_What you will do_:
Answer these questions from the review of Government Inspector that follows.
1. Who wrote the new version of the play?
2. Which actor plays the Mayor's Wife, Anna?
3. At what venue and on what date was the production seen?

_Given passage_:
=== Begin Enclosure ===

“Government Inspector” by Nikolai Gogol

in a new version by David Harrower

at Warwick Arts Centre, Wednesday 25th May 2011

No play is utterly cohesive. There should always be discrepancies and arguments in theatre, asking questions and provoking thought. Sometimes, however, a lack of cohesiveness can come across as lack of thought. Richard Jones’ new production of Government Inspector tries to comment on the confusing structure of the text, but bizarre surrealism and cheap performances make it seem simply incongruous.

Gogol’s famous text is shown here to be no more than a country farce. An ambitious mayor does everything he can to appease a lodger in town who is supposed to be a government inspector. Vast quantities of roubles are exchanged and many lies told about the local amenities. Eventually, however, the townspeople discover he’s not an inspector at all, and that their time and energy has been wasted. It’s funny enough, but so many of the jokes in this production are found in base humour and jokes played without any truth.

David Harrower’s new version isn’t up to much, either. It isn’t a creative reworking, at times sounding like a word-for-word translation with a few updated idioms. A few good lines are lost among the rabble on stage and it plods along at either a snail’s pace or at the speed of light.

We are treated to a few good performances. Doon Mackichan as the Mayor’s Wife, Anna, is disarmingly naive, and Bruce MacKinnon as the town judge represents a provincial quality recognisable to us in Britain. As the ‘inspector’ Khlestakov, Kyle Soller gives a star turn with wild energy and disconcerting eyes. The name selling all the tickets, however, is far less impressive. In the role of Mayor, Julian Barratt is out of his depth. We get no sense of this official’s corruption, and he bumbles through his lines at such speed that the jokes plod without being allowed sufficient build-up; you expect more from an acclaimed comic performer. The other performances aren’t really worth mentioning; the rest of the bodies filling the stage are not much more than filler, without characterisation and with the apparent belief that they are acting in a pantomime.

=== End Enclosure ===

_Material shown_:
=== Begin Enclosure ===

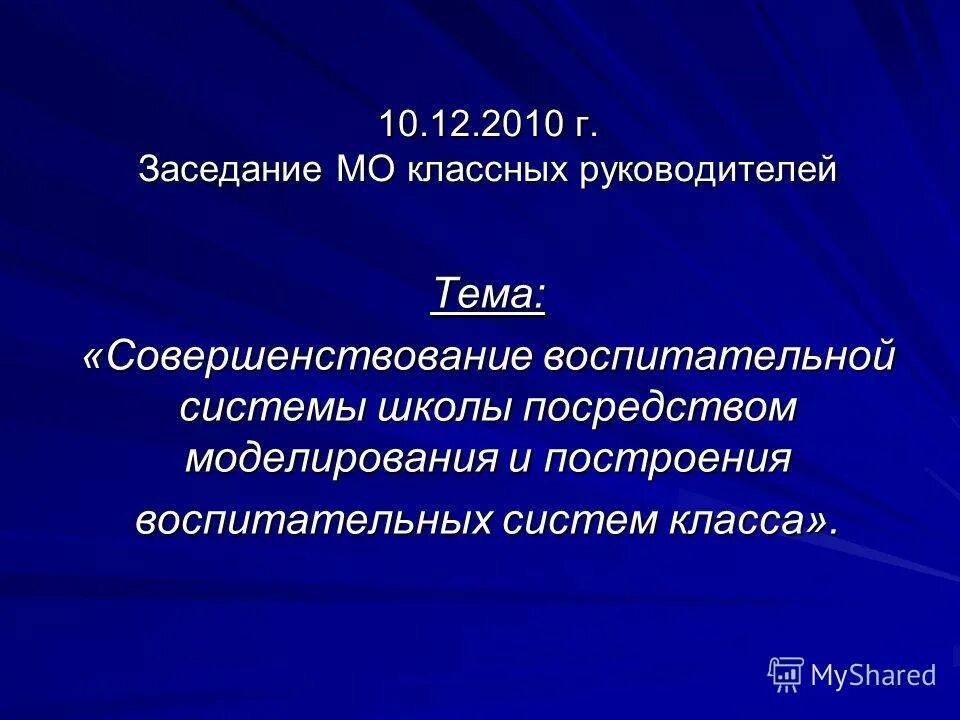 10.12.2010 г.
Заседание МО классных руководителей

Тема:
«Совершенствование воспитательной системы школы посредством моделирования и построения воспитательных систем класса».

MyShared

=== End Enclosure ===

_Your response_:
1. David Harrower
2. Doon Mackichan
3. Warwick Arts Centre, Wednesday 25th May 2011